Nothing highlights this quite like the rise of e-commerce. In 2014, e-commerce sales accounted for 13.5% of total sales in the UK. This rose to 15.2% in 2015, and then onto 16.8% in 2016. Which such market share and strong growth, e-commerce is something that businesses simply cannot afford to overlook any more.
Due to the rise of the internet and mobile platforms, the market value for e-commerce has seen an incredible upsurge over the last decade, with future projections showing it to increase even more over the coming years. This is due to the fact that it is convenient and accessible, areas that small businesses have traditionally struggled in. By allowing more small businesses to succeed, there is more demand for e-commerce platforms and business, feeding the cycle.
What to Take into Account When Considering an E-commerce Platform
Does it make sense? – Is it possible to sell your product or service online? Are you able to fully appreciate what a customer is after when they land on your website? If the answer to either of these is no, then take a second before implementing an e-commerce platform. A potential customer has to be able to be 100% happy with their purchase as soon as the transaction is completed online. It’s possible to use e-commerce for services that require follow ups, but this can complicate the payment process and has potential to end up with unhappy customers.
Can I sell it in 3 clicks? – Google has a principle that all information should be able to be accessed – or products sold – in 3 clicks or less. While this has recently fallen out of favour as a definitive rule, the principle holds true: make it easy for people to spend money on your site. If using an e-commerce platform is going to complicate the selling process and draw it out, customers are going to turn away, resulting in a drop in income for your business.
Is it responsive? – With people accessing the web from a variety of different devices, websites and e-commerce platforms must be designed in a way that will allow them to work properly whether they are accessed from a phone or a computer.

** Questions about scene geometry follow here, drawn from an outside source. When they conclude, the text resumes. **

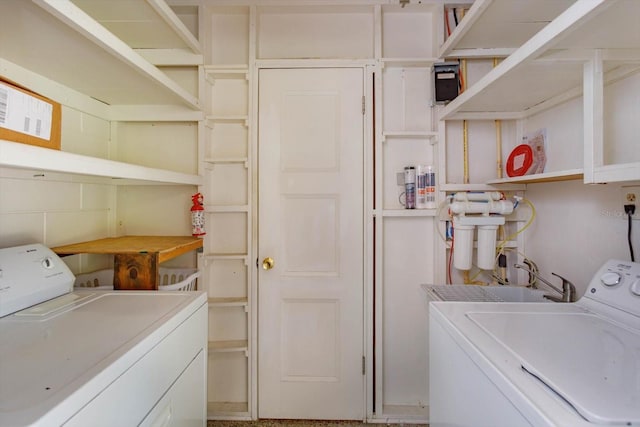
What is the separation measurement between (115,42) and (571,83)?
77.0 inches

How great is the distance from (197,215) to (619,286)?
193 cm

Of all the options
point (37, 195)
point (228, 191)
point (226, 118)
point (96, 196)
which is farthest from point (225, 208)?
point (37, 195)

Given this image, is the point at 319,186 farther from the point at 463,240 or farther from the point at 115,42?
the point at 115,42

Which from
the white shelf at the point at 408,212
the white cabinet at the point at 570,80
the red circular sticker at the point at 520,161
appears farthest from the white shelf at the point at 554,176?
the white shelf at the point at 408,212

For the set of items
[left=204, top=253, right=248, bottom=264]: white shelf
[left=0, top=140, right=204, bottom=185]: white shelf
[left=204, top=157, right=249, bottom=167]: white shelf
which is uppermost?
[left=204, top=157, right=249, bottom=167]: white shelf

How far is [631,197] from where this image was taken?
105 cm

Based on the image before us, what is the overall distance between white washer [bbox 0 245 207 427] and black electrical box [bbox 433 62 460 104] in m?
1.73

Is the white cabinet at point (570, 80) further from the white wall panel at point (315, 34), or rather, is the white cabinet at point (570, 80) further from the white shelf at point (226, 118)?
the white shelf at point (226, 118)

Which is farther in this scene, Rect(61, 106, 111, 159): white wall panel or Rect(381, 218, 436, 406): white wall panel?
Rect(381, 218, 436, 406): white wall panel

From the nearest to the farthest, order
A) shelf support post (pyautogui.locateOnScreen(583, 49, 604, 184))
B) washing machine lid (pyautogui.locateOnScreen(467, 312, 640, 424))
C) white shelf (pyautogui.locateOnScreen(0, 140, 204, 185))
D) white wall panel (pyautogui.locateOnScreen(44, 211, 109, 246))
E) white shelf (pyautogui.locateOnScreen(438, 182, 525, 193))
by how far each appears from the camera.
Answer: washing machine lid (pyautogui.locateOnScreen(467, 312, 640, 424)), white shelf (pyautogui.locateOnScreen(0, 140, 204, 185)), shelf support post (pyautogui.locateOnScreen(583, 49, 604, 184)), white wall panel (pyautogui.locateOnScreen(44, 211, 109, 246)), white shelf (pyautogui.locateOnScreen(438, 182, 525, 193))

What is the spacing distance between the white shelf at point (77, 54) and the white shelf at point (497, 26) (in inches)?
60.8

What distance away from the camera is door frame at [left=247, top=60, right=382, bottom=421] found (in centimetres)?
168

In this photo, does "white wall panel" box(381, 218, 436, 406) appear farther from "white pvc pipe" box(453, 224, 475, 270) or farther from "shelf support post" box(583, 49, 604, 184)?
"shelf support post" box(583, 49, 604, 184)

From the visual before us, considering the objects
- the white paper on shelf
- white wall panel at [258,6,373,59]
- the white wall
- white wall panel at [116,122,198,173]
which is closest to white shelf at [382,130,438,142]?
white wall panel at [258,6,373,59]
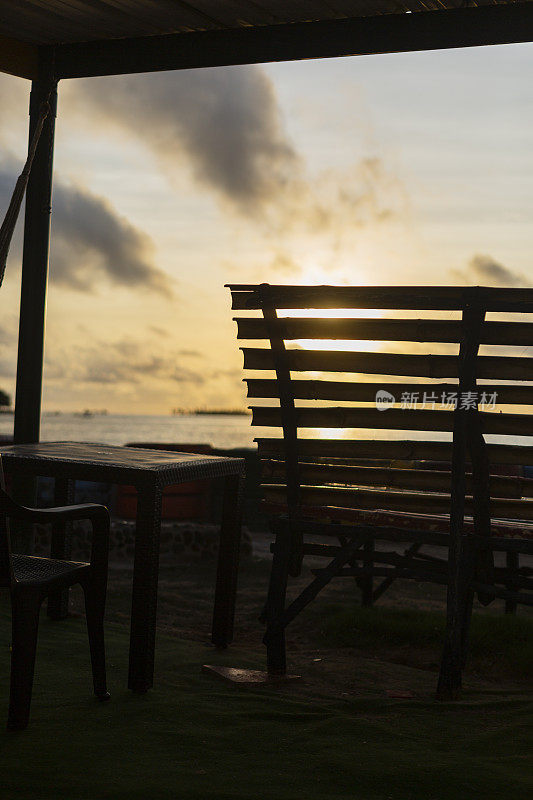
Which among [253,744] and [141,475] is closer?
[253,744]

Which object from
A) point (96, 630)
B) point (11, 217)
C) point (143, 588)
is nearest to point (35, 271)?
point (11, 217)

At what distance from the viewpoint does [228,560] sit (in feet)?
14.2

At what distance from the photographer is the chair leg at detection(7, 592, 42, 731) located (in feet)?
9.08

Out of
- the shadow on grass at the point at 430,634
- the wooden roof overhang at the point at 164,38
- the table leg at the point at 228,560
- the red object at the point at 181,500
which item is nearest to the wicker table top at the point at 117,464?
the table leg at the point at 228,560

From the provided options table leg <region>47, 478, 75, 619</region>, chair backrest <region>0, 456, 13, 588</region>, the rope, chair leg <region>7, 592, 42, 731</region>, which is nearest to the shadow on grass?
table leg <region>47, 478, 75, 619</region>

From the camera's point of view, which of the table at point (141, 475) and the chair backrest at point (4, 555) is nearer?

No one is willing awkwardly scroll through a desktop website that isn’t responsive for mobile devices; they will simply find another website that is. Considering it takes little effort to make modern sites response for cross-platform use, losing out on conversion due to unresponsive sites is just ridiculous.

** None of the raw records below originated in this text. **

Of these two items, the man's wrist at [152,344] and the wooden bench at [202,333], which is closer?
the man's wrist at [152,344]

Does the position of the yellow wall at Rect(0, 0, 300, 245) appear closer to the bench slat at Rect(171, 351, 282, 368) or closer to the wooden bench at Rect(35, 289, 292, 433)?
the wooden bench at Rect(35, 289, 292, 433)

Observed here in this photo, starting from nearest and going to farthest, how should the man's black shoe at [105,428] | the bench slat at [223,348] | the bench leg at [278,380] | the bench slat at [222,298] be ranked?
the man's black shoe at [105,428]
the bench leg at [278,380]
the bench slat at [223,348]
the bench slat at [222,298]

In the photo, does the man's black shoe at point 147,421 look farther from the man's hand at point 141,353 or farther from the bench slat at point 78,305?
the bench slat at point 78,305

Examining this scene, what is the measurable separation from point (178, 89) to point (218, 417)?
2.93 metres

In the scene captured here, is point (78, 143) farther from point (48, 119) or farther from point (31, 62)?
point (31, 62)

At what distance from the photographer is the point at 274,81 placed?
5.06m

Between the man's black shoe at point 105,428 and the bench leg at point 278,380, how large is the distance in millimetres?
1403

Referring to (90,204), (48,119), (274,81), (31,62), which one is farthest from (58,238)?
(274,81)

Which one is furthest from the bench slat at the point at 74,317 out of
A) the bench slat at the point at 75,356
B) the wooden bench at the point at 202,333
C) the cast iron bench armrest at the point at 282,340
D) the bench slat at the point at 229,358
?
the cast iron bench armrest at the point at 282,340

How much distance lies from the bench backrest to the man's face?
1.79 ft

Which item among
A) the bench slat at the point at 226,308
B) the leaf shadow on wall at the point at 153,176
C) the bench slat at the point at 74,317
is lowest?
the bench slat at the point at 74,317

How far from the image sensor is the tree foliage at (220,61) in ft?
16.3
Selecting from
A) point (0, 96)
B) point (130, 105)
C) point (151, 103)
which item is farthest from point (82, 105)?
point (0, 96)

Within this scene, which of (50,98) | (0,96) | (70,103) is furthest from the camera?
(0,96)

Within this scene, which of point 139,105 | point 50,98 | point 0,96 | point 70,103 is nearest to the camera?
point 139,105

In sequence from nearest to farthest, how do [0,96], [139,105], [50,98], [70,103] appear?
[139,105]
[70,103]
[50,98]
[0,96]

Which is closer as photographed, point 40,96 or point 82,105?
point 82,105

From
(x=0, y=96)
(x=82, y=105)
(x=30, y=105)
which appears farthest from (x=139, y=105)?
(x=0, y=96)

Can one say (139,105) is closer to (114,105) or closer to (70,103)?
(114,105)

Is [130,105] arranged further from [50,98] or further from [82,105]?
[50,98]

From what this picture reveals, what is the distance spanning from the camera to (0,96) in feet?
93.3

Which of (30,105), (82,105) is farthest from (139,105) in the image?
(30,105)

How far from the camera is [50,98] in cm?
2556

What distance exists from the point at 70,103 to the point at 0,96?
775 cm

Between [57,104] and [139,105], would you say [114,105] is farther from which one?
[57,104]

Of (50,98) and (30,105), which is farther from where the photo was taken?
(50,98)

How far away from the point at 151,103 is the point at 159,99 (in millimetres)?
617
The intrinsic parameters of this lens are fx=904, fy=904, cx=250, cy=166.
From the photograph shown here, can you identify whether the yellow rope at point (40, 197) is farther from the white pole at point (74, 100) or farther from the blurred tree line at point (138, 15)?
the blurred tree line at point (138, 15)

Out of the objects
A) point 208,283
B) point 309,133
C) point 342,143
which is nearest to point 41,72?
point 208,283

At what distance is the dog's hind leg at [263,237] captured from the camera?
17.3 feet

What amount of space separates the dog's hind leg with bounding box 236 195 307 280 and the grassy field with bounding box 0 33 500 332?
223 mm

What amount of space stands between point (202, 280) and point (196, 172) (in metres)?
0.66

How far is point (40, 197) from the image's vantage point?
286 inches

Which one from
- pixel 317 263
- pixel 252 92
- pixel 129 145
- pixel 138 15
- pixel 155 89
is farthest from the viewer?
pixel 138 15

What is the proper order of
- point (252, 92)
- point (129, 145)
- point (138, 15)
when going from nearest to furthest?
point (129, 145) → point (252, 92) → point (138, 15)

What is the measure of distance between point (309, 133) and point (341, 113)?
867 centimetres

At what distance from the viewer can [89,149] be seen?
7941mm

Am I using the right host? – Similar to the above point, the general public do not want to wait around for your website to load. If each page takes 10 seconds to load and they have to search through several different pages (see point 2) to get to their intended target, they will simply leave and buy from a competitor. Make sure that your hosting is up to scratch; fast load downs and minimal downtime directly correlate to higher sales.